ハイテクを使った工場見学や社内教育が注目されている。大学でもそうだが、オンライン教育は、知識の習得などには有効であり、どんどんハイテク利用で、教育の質向上は不可欠だろう。

 総合商社では、文系社員向けにAIDXを行うようだ。プログラミングの経験がなくても、AIを学べ、体感できるようだ。https://www.nikkei.com/article/DGXMZO65089790W0A011C2TJ1000/

 ここでの注意点は、二つあるだろう。第一に、プログラミングあるいは計算を伴うような分野は、本を読み、話を聞くだけではダメで、自ら手を動かし、実習することだろう。プログラミングをし、問題を解く中で、理解が進む。習うより慣れよ、だろう。理系で、演習や実験、製図などが、多いことや、運動や芸術も同様だし、論語の素読などもそうだろう。

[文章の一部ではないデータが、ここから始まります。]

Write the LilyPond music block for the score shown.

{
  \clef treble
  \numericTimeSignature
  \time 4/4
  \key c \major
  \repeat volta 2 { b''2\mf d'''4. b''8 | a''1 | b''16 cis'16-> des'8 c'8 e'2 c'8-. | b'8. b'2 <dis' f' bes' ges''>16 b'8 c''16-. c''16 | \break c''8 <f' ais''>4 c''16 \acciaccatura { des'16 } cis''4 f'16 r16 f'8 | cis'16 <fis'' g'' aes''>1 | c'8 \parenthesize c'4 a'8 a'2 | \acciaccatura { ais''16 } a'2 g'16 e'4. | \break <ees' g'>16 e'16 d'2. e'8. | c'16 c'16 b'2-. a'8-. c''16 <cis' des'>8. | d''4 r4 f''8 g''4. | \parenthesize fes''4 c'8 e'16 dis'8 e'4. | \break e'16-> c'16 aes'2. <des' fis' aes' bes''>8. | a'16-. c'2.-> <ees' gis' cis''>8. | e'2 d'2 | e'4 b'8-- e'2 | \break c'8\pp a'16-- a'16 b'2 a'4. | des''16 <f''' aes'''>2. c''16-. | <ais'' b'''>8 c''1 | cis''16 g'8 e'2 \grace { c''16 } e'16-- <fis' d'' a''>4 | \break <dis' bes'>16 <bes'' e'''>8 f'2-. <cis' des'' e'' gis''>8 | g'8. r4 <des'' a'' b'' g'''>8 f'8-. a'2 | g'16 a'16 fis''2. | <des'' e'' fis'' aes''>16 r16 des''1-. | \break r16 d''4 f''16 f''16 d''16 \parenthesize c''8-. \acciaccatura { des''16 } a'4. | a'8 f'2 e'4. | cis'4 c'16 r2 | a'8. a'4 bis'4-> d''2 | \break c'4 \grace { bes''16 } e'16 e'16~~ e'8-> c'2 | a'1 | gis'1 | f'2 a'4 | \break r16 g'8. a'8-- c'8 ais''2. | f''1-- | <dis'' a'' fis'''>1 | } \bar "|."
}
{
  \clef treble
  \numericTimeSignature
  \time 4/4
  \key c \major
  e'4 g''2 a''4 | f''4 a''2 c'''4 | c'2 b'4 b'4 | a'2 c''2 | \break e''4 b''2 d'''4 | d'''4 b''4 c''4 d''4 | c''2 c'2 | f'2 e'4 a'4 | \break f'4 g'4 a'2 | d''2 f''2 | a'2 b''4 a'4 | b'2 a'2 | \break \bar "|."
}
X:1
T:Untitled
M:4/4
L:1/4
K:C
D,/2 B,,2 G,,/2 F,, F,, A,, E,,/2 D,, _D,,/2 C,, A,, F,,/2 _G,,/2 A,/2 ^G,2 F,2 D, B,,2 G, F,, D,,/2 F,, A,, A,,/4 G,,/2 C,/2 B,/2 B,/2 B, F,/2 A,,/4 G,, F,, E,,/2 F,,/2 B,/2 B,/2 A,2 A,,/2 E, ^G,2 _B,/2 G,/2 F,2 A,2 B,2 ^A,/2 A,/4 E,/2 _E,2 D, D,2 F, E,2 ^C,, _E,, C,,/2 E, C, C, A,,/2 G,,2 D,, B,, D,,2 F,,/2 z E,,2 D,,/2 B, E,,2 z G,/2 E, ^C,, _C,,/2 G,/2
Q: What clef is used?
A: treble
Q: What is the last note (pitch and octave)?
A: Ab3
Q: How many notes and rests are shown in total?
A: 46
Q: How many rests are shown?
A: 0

第二は、AIDXの本質は、人間や経営であり、ITだけでない。DXで経営改革をするためには、経営の全体像を俯瞰し、サプライチェーンやバリューチェーン、財務の仕組み、組織論が不可欠である。AIでも、心理学や脳科学が必要だろう。最近、IT系の社会人がMOTに来るのはこうした背景もあるようだ。

研修というと、どうしても、教室で座学をイメージするが、特に、AIDXでは、知識だけでは、すぐ忘れてしまうし、実習、演習、しかも、経営全般について体得しないといけない。

オンライン工場見学の取り組みも出てきた。キューピーやキリンが、VRを活用し、食品の製造工程を見学できるそうだ。https://www.nikkei.com/article/DGXMZO66236420U0A111C2MM0000/

子供が、モノづくりに興味を持つことは素晴らしい。しかし、あくまで、全体の一部を非同期かつ片方向で見るだけであり、「工場見学」と言われると違和感がある。

工場見学の重要な点は、綺麗なラインを見るのではなく、むしろ、全体を俯瞰して、汚いところや問題点まで含めた現実を見せることでないか。見学用のラインの片隅に、積まれた在庫や、不良の張り紙、壊れた機械、そんな面も見て、脇道にそれた質問もして、工場という存在を全身で理解するべきだと思う。

昨年末に東芝加賀工場を見学したが、実際のクリーンルームに入るのではなく、ラインの一部をVR見学しただけだった。いやVR見学というより、VRによるラインのCG見学であった。それでも建屋や後工程のラインを目視で身、匂いを嗅いだのは大きい経験だった。

大学でも、コロナ収束でVRによる実習や実験が導入されており、それは予備学習としてはいいが、実際の現場で、薬液がこぼれたり、爆発したり、あるいは、血が出たり、という現場のカオスの状況で場慣れしたり、うまく対処する経験にはならないだろう。

 

DX学習やVR工場見学でも、いきなり、そちらに行くのではなく、デジタルツインのように、まず、ありのままをデジタル化して、その上で、取捨選択して、教育効果を考えるべきだろう。